# EmOpti Workshop - Data Preparation for XGboost

Kernel `Python 3 (Data Science)` works well with this notebook

In [None]:
import sagemaker
import boto3
from sagemaker import get_execution_role

region = boto3.Session().region_name

session = sagemaker.Session()
s3bucket = session.default_bucket()
s3prefix = "emopti"
local_data_path = './data/emopti_data.csv'

role = get_execution_role()

sm = boto3.Session().client(service_name="sagemaker", region_name=region)

## Data Preparation
Read the data into a Pandas data frame and take a look

In [None]:
import pandas as pd
import numpy as np

df = pd.read_csv(local_data_path)
pd.set_option("display.max_columns", 500)  # Make sure we can see all of the columns
pd.set_option("display.max_rows", 10)  # Keep the output on one page
df.head(5)

#### The 'age' column has some extraneous characters, fix it so it only contains digits and force the column to type *int*

In [None]:
df['age'] = df['age'].str.extract('(\d+)', expand=False)
df['age'] = df['age'].astype('int64')

#### For numeric columns, fill in missing values with the Mean value of that column

In [None]:
for col in ['age', 'first_temperature', 'first_heart_rate', 'first_bp_systolic', 'first_bp_diastolic', 'first_pain_level', 'first_respiratory_rate', 'first_spo2', 'first_esi']:
    df[col].fillna(value=df[col].mean(), inplace=True)

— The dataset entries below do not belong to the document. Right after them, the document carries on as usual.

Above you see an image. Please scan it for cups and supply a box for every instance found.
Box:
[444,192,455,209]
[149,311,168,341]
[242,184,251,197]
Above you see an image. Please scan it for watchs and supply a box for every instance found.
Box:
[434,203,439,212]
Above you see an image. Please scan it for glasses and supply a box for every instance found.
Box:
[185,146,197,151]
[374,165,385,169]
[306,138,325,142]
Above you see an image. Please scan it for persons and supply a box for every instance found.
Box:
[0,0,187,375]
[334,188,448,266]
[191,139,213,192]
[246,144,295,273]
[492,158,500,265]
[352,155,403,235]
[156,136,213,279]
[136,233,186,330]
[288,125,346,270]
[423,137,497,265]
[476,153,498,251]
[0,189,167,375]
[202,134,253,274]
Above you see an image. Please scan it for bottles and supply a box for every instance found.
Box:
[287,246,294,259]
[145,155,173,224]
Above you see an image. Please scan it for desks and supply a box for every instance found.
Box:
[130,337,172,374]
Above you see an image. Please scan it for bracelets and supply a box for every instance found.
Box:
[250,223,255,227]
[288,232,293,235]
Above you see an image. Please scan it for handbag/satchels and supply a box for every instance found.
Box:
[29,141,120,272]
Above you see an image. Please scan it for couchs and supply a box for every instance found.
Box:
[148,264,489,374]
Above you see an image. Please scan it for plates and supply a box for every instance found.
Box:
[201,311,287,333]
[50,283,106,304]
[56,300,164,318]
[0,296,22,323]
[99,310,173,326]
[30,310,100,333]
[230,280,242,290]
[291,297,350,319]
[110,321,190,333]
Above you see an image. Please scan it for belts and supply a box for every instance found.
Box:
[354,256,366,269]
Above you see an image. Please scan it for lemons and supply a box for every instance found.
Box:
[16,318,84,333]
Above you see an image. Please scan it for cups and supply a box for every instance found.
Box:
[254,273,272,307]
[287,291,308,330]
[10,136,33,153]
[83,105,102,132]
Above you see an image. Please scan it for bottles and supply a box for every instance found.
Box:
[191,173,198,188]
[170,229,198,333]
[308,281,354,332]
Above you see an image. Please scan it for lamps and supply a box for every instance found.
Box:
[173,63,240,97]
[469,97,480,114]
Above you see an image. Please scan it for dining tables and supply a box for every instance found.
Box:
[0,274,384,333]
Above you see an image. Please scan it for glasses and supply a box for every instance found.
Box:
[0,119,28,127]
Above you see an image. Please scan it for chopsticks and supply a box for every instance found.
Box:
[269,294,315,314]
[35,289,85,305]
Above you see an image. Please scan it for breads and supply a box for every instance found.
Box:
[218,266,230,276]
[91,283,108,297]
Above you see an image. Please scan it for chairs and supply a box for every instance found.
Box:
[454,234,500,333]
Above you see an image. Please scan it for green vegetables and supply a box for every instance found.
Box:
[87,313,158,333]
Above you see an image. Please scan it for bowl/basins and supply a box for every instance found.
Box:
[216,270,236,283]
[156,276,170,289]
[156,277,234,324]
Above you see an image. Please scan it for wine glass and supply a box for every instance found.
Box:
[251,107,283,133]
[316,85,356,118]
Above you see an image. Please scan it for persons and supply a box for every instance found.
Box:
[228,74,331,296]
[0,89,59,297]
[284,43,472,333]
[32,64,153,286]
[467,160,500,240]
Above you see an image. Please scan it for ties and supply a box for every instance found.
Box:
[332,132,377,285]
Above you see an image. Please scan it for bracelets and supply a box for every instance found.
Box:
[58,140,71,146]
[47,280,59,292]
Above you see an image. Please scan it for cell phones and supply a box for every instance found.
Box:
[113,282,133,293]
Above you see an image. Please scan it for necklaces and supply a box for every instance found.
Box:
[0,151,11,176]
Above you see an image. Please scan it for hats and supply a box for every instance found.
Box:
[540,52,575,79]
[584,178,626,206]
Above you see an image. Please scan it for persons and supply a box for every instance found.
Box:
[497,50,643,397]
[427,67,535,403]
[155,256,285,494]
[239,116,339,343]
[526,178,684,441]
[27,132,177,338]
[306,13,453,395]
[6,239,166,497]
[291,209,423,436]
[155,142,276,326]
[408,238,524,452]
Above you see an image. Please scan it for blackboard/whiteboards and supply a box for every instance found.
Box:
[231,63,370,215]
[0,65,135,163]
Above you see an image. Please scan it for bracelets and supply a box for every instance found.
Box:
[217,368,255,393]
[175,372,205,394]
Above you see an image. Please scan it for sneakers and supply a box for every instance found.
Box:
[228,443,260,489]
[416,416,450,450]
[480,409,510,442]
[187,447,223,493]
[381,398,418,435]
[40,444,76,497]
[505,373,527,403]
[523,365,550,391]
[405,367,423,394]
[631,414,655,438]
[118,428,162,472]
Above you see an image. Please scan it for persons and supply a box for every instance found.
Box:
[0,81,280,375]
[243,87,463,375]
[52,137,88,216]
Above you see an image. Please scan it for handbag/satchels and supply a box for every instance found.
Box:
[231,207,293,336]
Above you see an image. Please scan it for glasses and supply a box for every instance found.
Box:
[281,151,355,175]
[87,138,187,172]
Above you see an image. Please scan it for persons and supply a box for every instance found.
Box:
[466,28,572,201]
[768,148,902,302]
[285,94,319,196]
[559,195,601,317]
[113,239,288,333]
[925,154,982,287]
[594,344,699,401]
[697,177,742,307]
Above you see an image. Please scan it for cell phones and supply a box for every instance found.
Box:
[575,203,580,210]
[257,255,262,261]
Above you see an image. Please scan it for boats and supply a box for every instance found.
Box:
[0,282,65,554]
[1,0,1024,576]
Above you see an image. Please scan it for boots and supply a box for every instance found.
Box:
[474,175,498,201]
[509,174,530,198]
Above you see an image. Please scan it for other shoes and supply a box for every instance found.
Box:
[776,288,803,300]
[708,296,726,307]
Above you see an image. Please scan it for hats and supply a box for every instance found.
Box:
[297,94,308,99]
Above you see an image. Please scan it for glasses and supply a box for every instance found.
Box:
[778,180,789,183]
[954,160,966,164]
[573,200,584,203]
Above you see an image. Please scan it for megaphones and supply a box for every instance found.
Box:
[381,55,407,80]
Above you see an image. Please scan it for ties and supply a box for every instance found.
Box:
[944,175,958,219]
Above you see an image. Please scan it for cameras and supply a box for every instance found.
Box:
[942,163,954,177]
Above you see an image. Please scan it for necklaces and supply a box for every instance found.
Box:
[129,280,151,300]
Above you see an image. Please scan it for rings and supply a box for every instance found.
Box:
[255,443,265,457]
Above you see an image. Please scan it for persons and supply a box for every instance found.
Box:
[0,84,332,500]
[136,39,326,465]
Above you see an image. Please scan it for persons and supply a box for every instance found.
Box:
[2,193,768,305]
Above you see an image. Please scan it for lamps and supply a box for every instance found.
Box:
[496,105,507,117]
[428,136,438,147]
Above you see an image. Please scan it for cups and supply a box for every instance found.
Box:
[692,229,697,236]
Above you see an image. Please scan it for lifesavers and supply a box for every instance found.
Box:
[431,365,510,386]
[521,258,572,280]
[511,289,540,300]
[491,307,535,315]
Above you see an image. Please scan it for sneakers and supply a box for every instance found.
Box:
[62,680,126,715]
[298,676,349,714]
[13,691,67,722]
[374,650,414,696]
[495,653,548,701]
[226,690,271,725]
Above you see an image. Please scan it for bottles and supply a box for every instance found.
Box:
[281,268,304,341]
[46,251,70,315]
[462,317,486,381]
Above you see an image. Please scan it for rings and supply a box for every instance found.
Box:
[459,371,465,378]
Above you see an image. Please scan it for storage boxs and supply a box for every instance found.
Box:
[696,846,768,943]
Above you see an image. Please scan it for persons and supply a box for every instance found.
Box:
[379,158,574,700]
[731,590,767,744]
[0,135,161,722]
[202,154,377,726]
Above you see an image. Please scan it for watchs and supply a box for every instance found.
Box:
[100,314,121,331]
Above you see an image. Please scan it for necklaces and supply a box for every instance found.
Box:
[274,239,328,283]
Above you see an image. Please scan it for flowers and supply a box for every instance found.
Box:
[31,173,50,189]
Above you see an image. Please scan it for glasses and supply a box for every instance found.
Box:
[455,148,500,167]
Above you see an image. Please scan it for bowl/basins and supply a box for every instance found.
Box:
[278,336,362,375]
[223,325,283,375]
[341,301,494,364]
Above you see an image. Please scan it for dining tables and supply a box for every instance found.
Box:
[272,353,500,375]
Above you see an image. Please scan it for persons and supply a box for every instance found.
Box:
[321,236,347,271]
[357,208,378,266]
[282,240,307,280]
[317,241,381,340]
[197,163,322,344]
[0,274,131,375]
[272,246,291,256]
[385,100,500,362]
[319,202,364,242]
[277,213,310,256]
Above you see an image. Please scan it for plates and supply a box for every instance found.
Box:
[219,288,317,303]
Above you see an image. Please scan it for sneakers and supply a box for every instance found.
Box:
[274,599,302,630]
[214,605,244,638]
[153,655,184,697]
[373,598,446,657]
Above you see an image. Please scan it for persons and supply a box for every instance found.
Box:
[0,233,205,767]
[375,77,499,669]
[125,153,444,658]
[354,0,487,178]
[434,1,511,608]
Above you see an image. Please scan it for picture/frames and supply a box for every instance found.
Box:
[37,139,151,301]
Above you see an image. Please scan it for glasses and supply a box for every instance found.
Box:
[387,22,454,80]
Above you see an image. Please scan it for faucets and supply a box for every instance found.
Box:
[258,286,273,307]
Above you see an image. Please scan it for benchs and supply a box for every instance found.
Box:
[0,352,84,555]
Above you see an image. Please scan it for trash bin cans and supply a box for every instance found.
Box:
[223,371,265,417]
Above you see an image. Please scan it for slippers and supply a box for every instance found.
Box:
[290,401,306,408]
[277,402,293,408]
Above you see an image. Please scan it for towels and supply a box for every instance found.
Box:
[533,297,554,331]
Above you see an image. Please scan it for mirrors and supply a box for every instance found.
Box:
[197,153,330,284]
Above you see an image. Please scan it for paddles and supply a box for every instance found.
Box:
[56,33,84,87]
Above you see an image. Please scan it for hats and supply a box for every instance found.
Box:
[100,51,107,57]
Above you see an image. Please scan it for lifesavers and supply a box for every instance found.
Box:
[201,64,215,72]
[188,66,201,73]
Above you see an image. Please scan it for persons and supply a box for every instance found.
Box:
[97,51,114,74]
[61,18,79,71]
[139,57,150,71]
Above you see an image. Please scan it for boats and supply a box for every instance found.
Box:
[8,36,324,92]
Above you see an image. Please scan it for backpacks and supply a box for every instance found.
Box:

There should be only one 'y' column, so drop the 'admit_dest' column for this exercise.

Also, the 'chief_complaint' column is free-form text, so we will also drop it for this exercise.


In [None]:
df = df.drop(columns=['admit_dest', 'chief_complaint'])

#### For categorical values such as Gender, use one-hot-encoding

In [None]:
df = pd.get_dummies(df, columns=['gender'])

#### Convert the 'calc_disp' column to binary

In [None]:
# drop all rows that are not ADMIT or DISCHARGE
df = df[df['calc_disp'] != 'OTHER']

In [None]:
df['calc_disp'] = df['calc_disp'].replace({'DISCHARGE': 1, 'ADMIT': 0})

In [None]:
df.head(20)

#### Reserve some data for calling batch inference on the trained model


In [None]:
df_train = df.sample(frac = 0.8, random_state=12345)

!mkdir -p data/xgb/

train_filename = 'train.csv'
df_train.to_csv(f'data/xgb/{train_filename}', index=False)

# save the text labels
test_labels = 'test_labels.csv'
df_test = df.drop(df_train.index)
df_test['calc_disp'].to_csv(f'data/xgb/{test_labels}', index=False, header=False)

# save the test data without the label column
df_test = df_test.drop(columns=['calc_disp'])
test_filename = 'test.csv'
df_test.to_csv(f'data/xgb/{test_filename}', index=False)